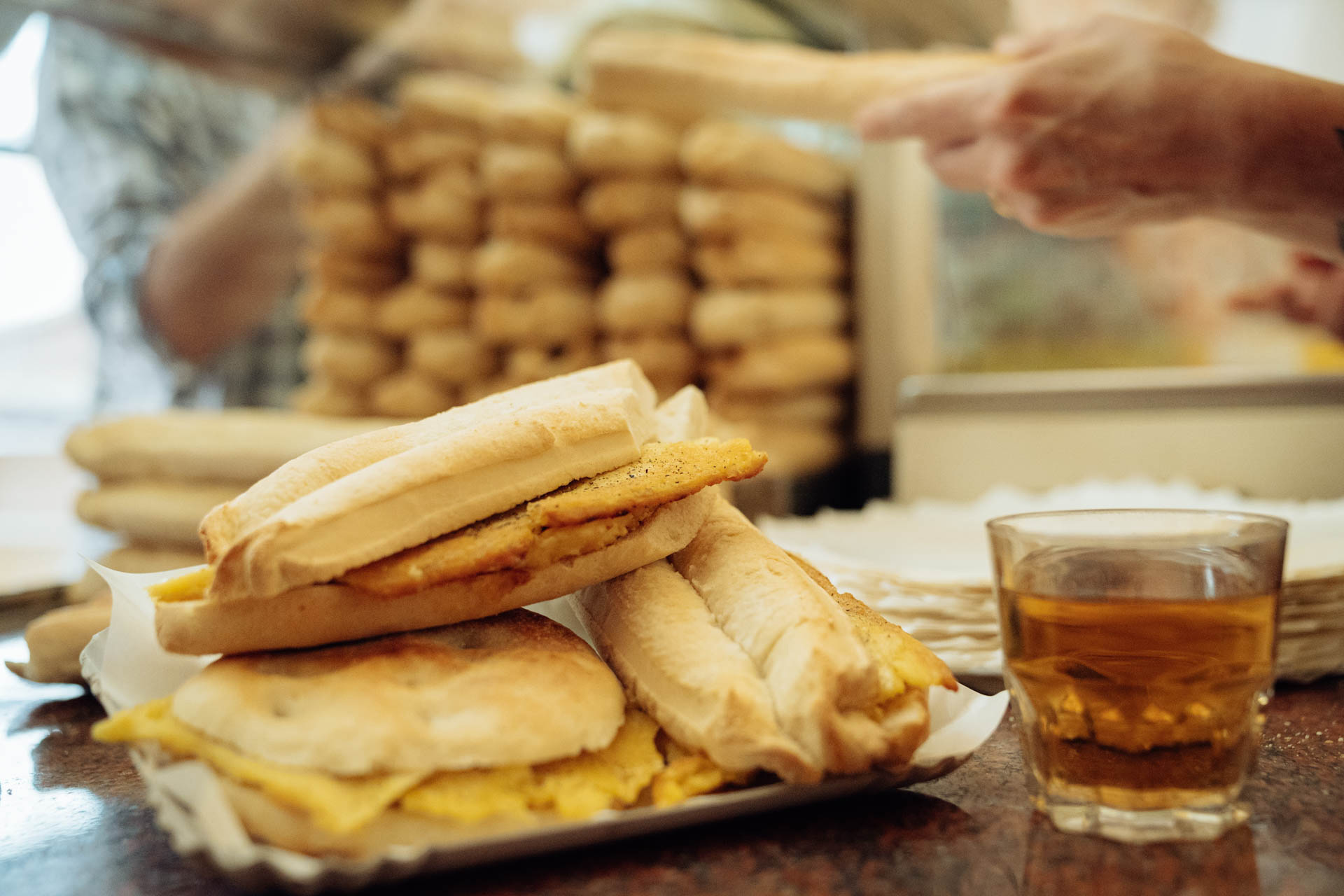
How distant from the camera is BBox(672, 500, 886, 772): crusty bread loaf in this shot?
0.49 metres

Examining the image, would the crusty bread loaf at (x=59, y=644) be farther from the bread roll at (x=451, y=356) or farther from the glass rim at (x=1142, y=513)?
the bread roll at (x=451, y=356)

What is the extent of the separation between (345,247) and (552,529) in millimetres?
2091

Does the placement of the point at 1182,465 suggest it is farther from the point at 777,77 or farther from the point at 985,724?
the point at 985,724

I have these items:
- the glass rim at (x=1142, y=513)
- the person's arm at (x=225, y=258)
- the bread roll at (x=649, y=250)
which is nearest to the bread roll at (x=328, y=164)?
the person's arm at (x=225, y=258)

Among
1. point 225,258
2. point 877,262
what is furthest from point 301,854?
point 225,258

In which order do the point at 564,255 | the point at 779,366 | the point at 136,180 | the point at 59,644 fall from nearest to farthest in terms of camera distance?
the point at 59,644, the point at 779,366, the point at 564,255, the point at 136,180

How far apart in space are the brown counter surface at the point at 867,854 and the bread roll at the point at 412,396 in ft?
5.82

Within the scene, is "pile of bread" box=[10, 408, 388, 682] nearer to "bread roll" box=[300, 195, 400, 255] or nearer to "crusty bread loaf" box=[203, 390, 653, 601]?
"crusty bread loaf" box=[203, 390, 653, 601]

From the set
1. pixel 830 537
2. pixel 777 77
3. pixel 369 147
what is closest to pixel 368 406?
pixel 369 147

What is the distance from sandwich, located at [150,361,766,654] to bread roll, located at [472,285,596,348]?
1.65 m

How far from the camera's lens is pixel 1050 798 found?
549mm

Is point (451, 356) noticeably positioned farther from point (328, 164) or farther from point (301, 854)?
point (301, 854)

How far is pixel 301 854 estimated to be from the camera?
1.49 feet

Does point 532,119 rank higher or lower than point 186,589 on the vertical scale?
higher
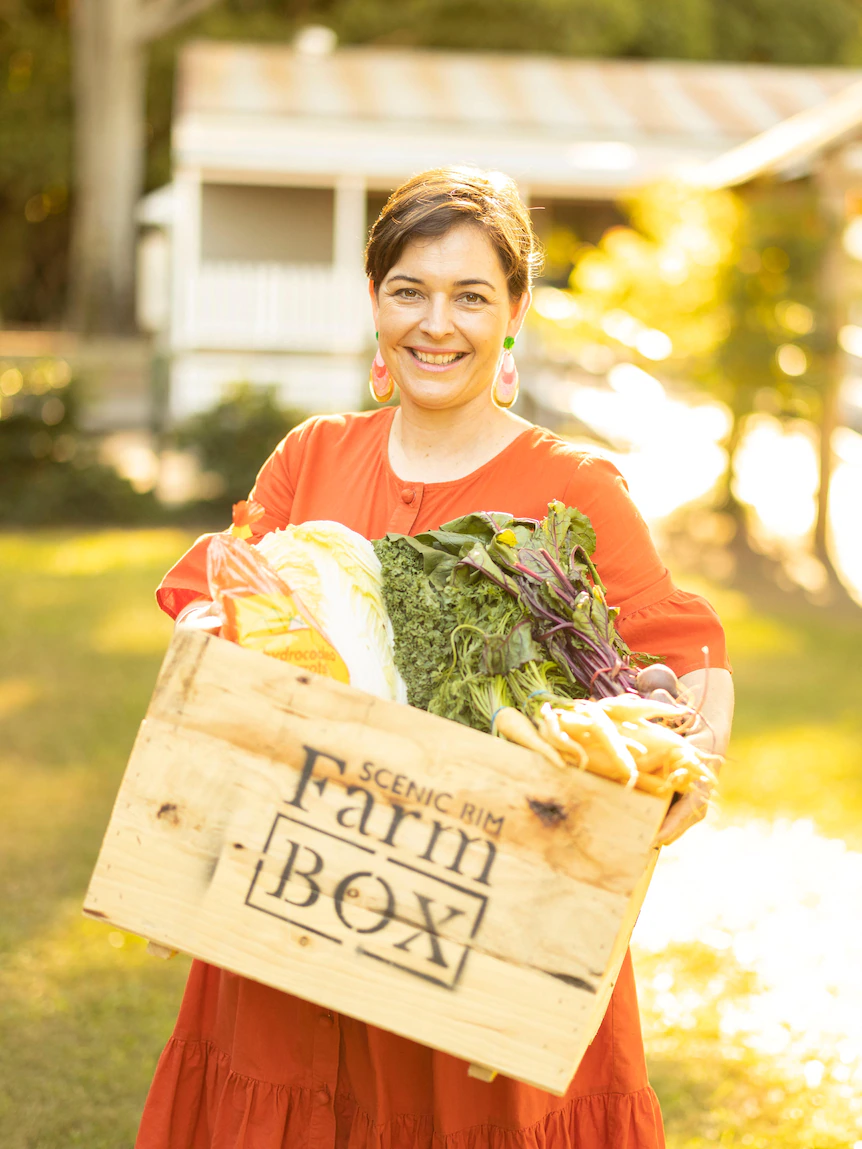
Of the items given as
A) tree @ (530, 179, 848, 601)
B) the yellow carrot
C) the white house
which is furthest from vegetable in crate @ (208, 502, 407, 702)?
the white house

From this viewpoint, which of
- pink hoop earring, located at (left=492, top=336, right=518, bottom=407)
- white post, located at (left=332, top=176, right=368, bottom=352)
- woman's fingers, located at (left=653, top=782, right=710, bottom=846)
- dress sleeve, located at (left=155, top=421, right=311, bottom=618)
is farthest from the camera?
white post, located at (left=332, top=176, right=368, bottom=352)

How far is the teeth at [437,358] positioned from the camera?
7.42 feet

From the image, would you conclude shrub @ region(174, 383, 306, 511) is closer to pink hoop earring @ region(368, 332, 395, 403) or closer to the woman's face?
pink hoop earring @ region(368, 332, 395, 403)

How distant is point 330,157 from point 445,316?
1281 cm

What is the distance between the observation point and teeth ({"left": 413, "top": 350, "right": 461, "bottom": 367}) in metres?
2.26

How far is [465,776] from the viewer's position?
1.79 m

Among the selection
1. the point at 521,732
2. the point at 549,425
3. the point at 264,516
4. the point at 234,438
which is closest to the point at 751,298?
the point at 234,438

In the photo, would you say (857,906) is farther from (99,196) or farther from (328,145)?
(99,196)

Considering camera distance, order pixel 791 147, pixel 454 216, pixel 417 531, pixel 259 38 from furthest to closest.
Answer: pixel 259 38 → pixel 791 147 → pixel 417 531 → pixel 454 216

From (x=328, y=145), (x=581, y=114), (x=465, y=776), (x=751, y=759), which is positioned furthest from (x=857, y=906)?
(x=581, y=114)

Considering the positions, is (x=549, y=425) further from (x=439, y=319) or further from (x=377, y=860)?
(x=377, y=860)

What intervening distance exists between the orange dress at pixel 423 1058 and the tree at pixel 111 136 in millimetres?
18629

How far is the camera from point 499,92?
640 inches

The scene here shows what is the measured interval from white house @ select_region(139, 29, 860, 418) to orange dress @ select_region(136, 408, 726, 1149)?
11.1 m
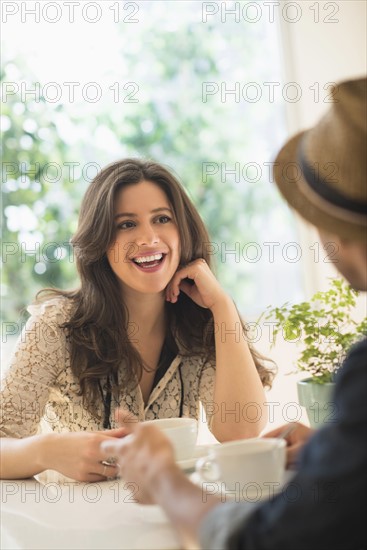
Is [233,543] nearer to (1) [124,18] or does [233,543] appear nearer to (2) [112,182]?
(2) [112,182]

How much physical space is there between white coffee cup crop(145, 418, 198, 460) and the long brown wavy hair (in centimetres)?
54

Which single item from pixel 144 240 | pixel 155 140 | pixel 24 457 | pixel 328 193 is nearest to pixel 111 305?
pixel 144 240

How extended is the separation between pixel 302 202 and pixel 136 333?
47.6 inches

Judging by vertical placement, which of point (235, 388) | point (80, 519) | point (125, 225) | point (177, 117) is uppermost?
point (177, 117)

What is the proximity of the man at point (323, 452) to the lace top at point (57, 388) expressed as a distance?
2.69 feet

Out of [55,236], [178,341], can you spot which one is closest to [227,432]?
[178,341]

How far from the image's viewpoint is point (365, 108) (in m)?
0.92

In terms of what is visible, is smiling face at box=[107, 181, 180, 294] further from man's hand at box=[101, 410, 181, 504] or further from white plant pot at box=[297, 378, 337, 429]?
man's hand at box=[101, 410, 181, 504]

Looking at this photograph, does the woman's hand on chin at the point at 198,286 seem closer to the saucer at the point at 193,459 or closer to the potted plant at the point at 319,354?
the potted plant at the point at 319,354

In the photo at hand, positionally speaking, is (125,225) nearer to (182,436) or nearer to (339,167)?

**Required task:** Copy out the entries verbatim and leave the images out.

**Final result:**
How distant from the camera is BBox(672, 500, 886, 772): crusty bread loaf in this shot?
0.49 metres

Examining the image, would the crusty bread loaf at (x=59, y=644) be farther from the bread roll at (x=451, y=356) or farther from the glass rim at (x=1142, y=513)?
the bread roll at (x=451, y=356)

What is the extent of the separation between (345,247) and (552,529) in millimetres?
2091

Does the placement of the point at 1182,465 suggest it is farther from the point at 777,77 or farther from the point at 985,724?
the point at 985,724

I have these items:
- the glass rim at (x=1142, y=513)
- the person's arm at (x=225, y=258)
- the bread roll at (x=649, y=250)
which is nearest to the bread roll at (x=328, y=164)?
the person's arm at (x=225, y=258)

Among
1. point 225,258
2. point 877,262
what is furthest from point 301,854?
point 225,258

In which order do the point at 564,255 | the point at 779,366 | the point at 136,180 | the point at 59,644 fall from nearest to farthest in terms of camera distance?
the point at 59,644, the point at 779,366, the point at 564,255, the point at 136,180

How far apart in space are the brown counter surface at the point at 867,854 and the bread roll at the point at 412,396 in ft?
5.82

Within the scene, is "pile of bread" box=[10, 408, 388, 682] nearer to "bread roll" box=[300, 195, 400, 255] or nearer to "crusty bread loaf" box=[203, 390, 653, 601]?
"crusty bread loaf" box=[203, 390, 653, 601]

From the set
1. pixel 830 537
2. pixel 777 77
3. pixel 369 147
what is closest to pixel 368 406?
pixel 369 147

What is the distance from sandwich, located at [150,361,766,654] to bread roll, located at [472,285,596,348]?
1.65 m

How far from the camera's lens is pixel 1050 798 found?
549mm

Is point (451, 356) noticeably positioned farther from point (328, 164) or farther from point (301, 854)?
point (301, 854)

How far is pixel 301 854 estimated to be from the camera?
1.49 feet

Does point 532,119 rank higher or lower than point 186,589 on the vertical scale?
higher
Of the items given as
A) tree @ (530, 179, 848, 601)
B) the yellow carrot
C) the white house
which is furthest from vegetable in crate @ (208, 502, 407, 702)?
the white house

From this viewpoint, which of
- pink hoop earring, located at (left=492, top=336, right=518, bottom=407)
- white post, located at (left=332, top=176, right=368, bottom=352)
- woman's fingers, located at (left=653, top=782, right=710, bottom=846)
- dress sleeve, located at (left=155, top=421, right=311, bottom=618)
is farthest from the camera?
white post, located at (left=332, top=176, right=368, bottom=352)

How far is the teeth at [437,358] positioned from the camera?
7.42 feet

From the image, would you conclude shrub @ region(174, 383, 306, 511) is closer to pink hoop earring @ region(368, 332, 395, 403) or closer to the woman's face?
pink hoop earring @ region(368, 332, 395, 403)

How distant is point 330,157 from point 445,316?
1281 cm

What is the distance between the observation point and teeth ({"left": 413, "top": 350, "right": 461, "bottom": 367}) in metres?
2.26

How far is [465,776] from the viewer's position?
1.79 m

Among the selection
1. the point at 521,732
2. the point at 549,425
3. the point at 264,516
4. the point at 234,438
which is closest to the point at 751,298?
the point at 234,438

In the photo, would you say (857,906) is farther from (99,196) or farther from (328,145)?
(99,196)

Considering camera distance, order pixel 791 147, pixel 454 216, pixel 417 531, pixel 259 38 from furthest to closest.
Answer: pixel 259 38 → pixel 791 147 → pixel 417 531 → pixel 454 216

From (x=328, y=145), (x=581, y=114), (x=465, y=776), (x=751, y=759), which is positioned furthest from (x=857, y=906)?
(x=581, y=114)

Considering the positions, is (x=549, y=425) further from (x=439, y=319) or further from (x=377, y=860)?
(x=377, y=860)

What intervening distance exists between the orange dress at pixel 423 1058 and the tree at pixel 111 136 in millimetres?
18629

How far is the camera from point 499,92?
640 inches

The scene here shows what is the measured interval from white house @ select_region(139, 29, 860, 418) to orange dress @ select_region(136, 408, 726, 1149)?
11.1 m
Is [233,543] nearer to (1) [124,18] or does [233,543] appear nearer to (2) [112,182]?
(2) [112,182]

How much physical space is there between white coffee cup crop(145, 418, 198, 460) and the long brown wavy hair (in centimetres)?
54

Which single item from pixel 144 240 | pixel 155 140 | pixel 24 457 | pixel 328 193 is nearest to pixel 111 305?
pixel 144 240

How extended is the separation between pixel 302 202 and pixel 136 333?
47.6 inches

Judging by vertical placement, which of point (235, 388) | point (80, 519) | point (125, 225) | point (177, 117) is uppermost?
point (177, 117)

What is the proximity of the man at point (323, 452) to the lace top at point (57, 388) expressed as a distance?
2.69 feet

Out of [55,236], [178,341], can you spot which one is closest to [227,432]?
[178,341]

How far from the image's viewpoint is point (365, 108) (in m)?
0.92

In terms of what is visible, is smiling face at box=[107, 181, 180, 294] further from man's hand at box=[101, 410, 181, 504] or further from white plant pot at box=[297, 378, 337, 429]?
man's hand at box=[101, 410, 181, 504]

Looking at this photograph, does the woman's hand on chin at the point at 198,286 seem closer to the saucer at the point at 193,459 or closer to the potted plant at the point at 319,354?
the potted plant at the point at 319,354

In the photo at hand, positionally speaking, is (125,225) nearer to (182,436) or nearer to (339,167)?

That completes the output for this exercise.